- **Work instructions**
May I have the line containing "Nuvvostanante Nenoddantana Full" and every line after it through the end of the data, repeated exactly and with no other lines?

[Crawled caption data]
· · ·

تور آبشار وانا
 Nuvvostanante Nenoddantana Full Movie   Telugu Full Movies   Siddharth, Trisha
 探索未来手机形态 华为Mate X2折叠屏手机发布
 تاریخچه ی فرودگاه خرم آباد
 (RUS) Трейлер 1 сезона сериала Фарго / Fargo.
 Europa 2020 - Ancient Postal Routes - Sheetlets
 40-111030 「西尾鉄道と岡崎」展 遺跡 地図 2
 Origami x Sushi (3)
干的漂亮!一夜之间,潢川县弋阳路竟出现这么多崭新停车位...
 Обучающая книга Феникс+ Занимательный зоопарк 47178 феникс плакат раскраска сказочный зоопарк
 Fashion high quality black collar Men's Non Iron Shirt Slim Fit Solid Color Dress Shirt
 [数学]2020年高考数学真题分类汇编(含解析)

· · ·

- **Answer box**
 Nuvvostanante Nenoddantana Full Movie   Telugu Full Movies   Siddharth, Trisha
 探索未来手机形态 华为Mate X2折叠屏手机发布
 تاریخچه ی فرودگاه خرم آباد
 (RUS) Трейлер 1 сезона сериала Фарго / Fargo.
 Europa 2020 - Ancient Postal Routes - Sheetlets
 40-111030 「西尾鉄道と岡崎」展 遺跡 地図 2
 Origami x Sushi (3)
干的漂亮!一夜之间,潢川县弋阳路竟出现这么多崭新停车位...
 Обучающая книга Феникс+ Занимательный зоопарк 47178 феникс плакат раскраска сказочный зоопарк
 Fashion high quality black collar Men's Non Iron Shirt Slim Fit Solid Color Dress Shirt
 [数学]2020年高考数学真题分类汇编(含解析)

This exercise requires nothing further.